20170110_pg2_01To better position Canada for the impending Trump presidency, PM Trudeau has shuffled key Cabinet portfolios, replacing veteran Stéphane Dion at Global Affairs with former International Trade Minister and Trudeau insider Chrystia Freeland. At the same time, he announced that Freeland will keep the all-important Canada-USA trade file.

Rideau Institute President Peggy Mason asks:

By adding Canada’s most important trading relationship to the  Foreign Minister’s responsibilities is PM Trudeau not exacerbating a risk already inherent in the Trump Presidency—that Canada’s broad multilateral agenda will be sidelined, if not completely derailed?

We know that Canada’s re-engagement in UN peacekeeping has run into heavy flak at National Defence. Given Trump’s open hostility to the UN, we need a Foreign Minister keenly focused on the broad international “Canada is back” agenda, while Canada-USA trade is managed by a strong Trade Minister.

Then there is Chrystia Freeland’s “problem” with Russia.

How exactly does Canada pursue a more constructive dialogue with Russia—an objective we allegedly share with the incoming President—when our new Foreign Minister, under personal sanctions because of her outspoken, indeed Harperesque, support for Ukraine, cannot even travel to Russia?

Only time will tell, but it seems to us that the appointment of Chrystia Freeland as Foreign Minister could have substantial downsides for Canada.

Photo credit: PM Trudeau official website

Tags: , , , , , , , , , , , , , ,

3 Responses to “Will Trump derail Canadian multilateralism?”

  1. EricMarch 18, 2017 at 3:14 am #

    Freeland is bad news: a cold warrior, far too involved with Ukraine’s right-wing government for Canada’s good.

    That’s before we get to the controversy about her Nazi-collaborating grandfather.
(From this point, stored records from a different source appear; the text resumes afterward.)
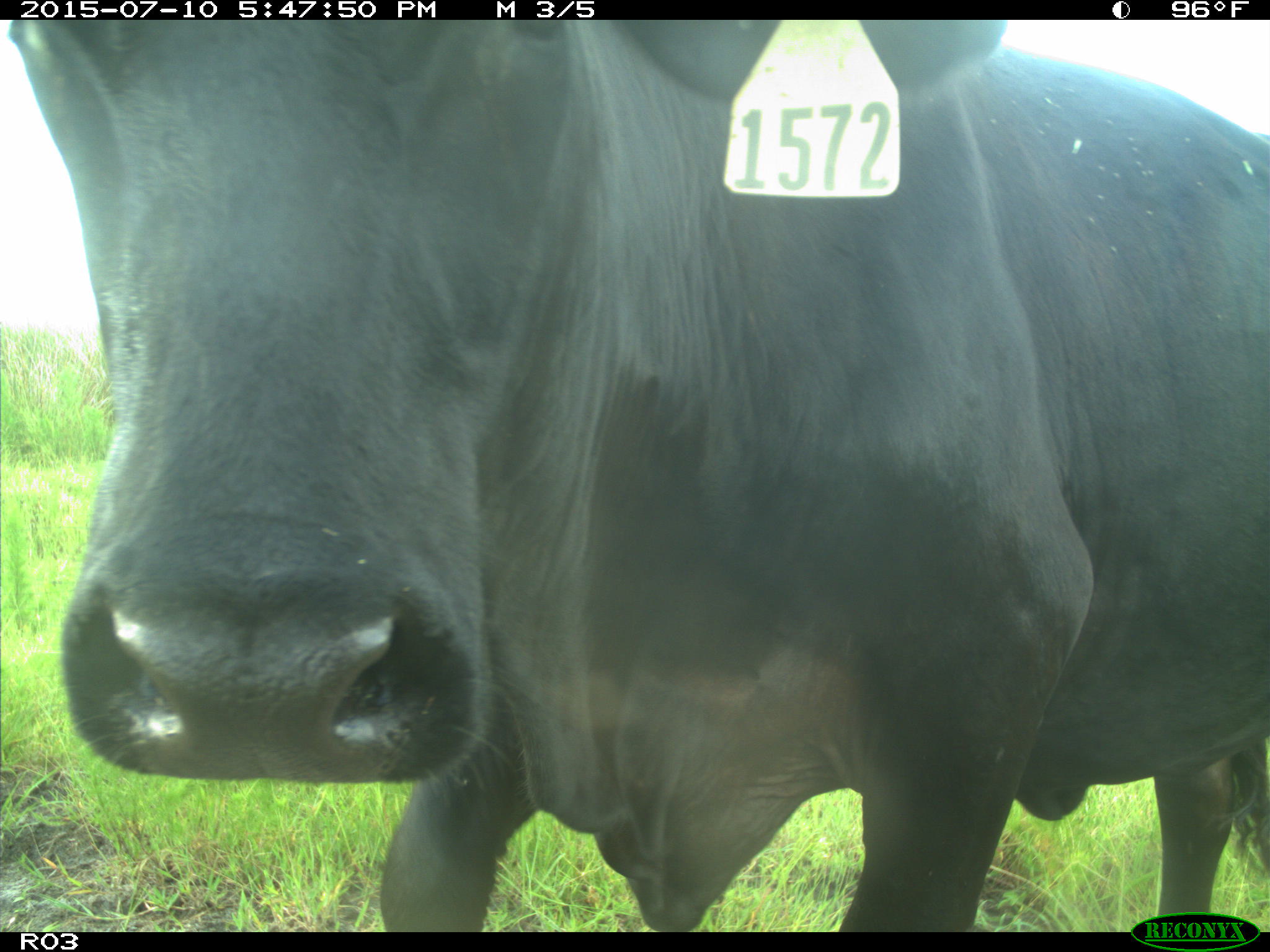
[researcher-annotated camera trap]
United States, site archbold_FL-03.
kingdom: Animalia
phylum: Chordata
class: Mammalia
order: Artiodactyla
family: Bovidae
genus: Bos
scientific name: Bos taurus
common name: domestic cow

She’s not responsible for her grandfather, of course, but she is responsible for dissembling anti-Russia allegations to distract the media and public about it. And it emphasizes her antagonism to Russia, which again is not good for Canada.

    (Not to mention her enthusiasm for corporate rights charters euphemistically called ‘free trade’ deals.)

  2. John VickersJanuary 18, 2017 at 9:03 pm #

    Mr Putin does what is convenient for him. If he wants to talk to Canada’s representative he will. Electronic means of voice/visual communication are less expensive and frankly safer than people flying around to meet each other. I should suspect Mr Putin might also prefer talking to someone who speaks his language and it is always better to discuss issues with someone you know, even if you don’t agree with or like them. From my naive perspective I do not see Ms Freelands situation a problem but representative of a positive trait, her intelligence and caring nature.

    Above all I feel Ms Freeland will be a more assertive and thus effective representative representative than Mr Dion. While I respected him, he always seemed too much of the academic to be an statesman.